Poquette tells you about the practice they had last year when he had them finish with three separate, timed laps around a trail. He told the 11 riders to go all out on these runs. They each finished the first lap, panting, exhausted. Then they did the second lap; now their tongues were hanging out, their muscles were tightening up, and everybody was ready to be done with it.
And then Poquette told them, “Okay, on this last lap, I’ll buy everybody dinner if everybody…everybody…posts their fastest lap!”
The protest was loud and immediate. “You shoulda told us that when we started!” “We can’t do it!” “That’s not fair!”
They raced their last lap. Each of them posted their fastest lap. All eleven. They went out to dinner on Poquette’s dime.
A sense of achievement is what biking brings them. Self confidence. And therapy too.
“Sometimes after a stressful day at school, I just go out on the south trails,” Jacey (above) says, “and I get into a rhythm. It makes me feel better.”
It seems so simple, especially at a time when we’re constantly reading about troubled adolescents, bullying, alienation, isolation, even suicide. Why not get kids out on the trails?
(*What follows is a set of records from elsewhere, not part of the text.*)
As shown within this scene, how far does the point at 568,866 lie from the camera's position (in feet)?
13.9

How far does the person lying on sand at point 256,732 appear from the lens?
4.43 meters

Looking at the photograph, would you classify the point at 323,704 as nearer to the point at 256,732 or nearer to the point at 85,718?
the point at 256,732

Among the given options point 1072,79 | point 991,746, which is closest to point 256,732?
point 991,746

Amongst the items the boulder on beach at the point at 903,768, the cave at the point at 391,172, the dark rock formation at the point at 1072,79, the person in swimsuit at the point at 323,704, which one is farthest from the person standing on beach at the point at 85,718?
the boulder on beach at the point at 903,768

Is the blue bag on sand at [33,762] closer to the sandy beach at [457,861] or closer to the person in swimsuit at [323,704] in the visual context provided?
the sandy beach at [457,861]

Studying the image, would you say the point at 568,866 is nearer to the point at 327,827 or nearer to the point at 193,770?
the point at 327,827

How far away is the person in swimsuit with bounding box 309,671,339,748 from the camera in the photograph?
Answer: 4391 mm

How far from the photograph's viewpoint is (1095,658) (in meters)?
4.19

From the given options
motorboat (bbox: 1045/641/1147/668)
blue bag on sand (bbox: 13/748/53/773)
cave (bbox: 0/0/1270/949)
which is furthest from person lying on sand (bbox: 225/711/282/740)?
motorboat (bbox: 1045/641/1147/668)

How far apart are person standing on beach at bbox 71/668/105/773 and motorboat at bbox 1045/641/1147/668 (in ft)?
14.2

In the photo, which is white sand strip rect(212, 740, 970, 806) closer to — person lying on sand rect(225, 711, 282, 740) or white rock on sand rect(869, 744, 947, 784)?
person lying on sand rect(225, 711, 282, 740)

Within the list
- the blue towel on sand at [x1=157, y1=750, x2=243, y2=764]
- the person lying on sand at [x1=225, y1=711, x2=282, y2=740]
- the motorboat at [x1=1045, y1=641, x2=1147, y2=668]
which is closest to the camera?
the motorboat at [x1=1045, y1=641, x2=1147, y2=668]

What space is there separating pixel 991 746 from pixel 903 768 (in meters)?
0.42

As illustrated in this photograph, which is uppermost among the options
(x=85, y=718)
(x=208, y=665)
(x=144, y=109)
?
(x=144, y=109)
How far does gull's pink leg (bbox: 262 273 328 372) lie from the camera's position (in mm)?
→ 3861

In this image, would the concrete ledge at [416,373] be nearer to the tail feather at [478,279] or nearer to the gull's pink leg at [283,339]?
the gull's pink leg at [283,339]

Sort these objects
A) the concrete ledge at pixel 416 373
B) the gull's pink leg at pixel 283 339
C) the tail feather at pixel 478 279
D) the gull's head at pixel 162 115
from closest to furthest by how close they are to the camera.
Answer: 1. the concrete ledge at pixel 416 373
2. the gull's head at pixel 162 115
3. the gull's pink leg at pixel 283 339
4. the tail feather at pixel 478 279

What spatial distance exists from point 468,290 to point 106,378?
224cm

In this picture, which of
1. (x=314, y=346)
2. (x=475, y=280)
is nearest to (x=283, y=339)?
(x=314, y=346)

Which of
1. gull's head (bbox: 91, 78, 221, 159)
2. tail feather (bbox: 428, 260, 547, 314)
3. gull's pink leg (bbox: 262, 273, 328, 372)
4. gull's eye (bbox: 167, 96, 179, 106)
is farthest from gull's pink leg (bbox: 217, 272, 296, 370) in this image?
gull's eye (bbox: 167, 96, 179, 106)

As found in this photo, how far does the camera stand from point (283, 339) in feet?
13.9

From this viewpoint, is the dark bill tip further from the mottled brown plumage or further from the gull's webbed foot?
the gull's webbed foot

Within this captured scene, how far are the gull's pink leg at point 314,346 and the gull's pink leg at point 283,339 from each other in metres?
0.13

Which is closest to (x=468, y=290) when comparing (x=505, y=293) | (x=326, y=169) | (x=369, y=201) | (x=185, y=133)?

And it makes you wonder why, in the Upper Peninsula of all places, we haven’t heard more about mountain biking programs for young people until now. Most kids have bikes and Marquette County is filled with trails.
Not only that, but national magazines and online publications are singing our praises, and we have the Ore to Shore and Marji Gesick races to spread the word.
“I don’t know why, but we’re getting started a little later than other regions,” Poquette tells you. “Seriously, this is kind of a racing mecca. And I believe this thing (youth mountain biking) is on a launching pad. We’re getting ready to take off.”
They’re taking off because he and 15 other coaches are spreading the word about the 906 Adventure Team. Not only in Marquette but in Ishpeming, Negaunee, and all over the county.
They’re taking off because they’ve gotten serious financial support from the Rotary Clubs, the Community Foundation, the Bell Auxiliary, the Western Marquette County Health Foundation, and Border Grill. They’ve bought a racing trailer and mountain bikes for kids who can’t afford them.
And they’re taking off because the boys and girls–even the so-called “non-athletes”–love it.
“They’re working out their stuff by getting on a bike,” Poquette says. “The 90 minutes of exercise, the release of endorphins, and the chemical impact it has on kids is enormous.”
It also gets them off their phones, off their computers. Away from drugs.
“It’s an adrenaline rush,” Caden adds.
“It’s just fun,” Jacey says. “And it’s so cool because it’s right in my backyard.”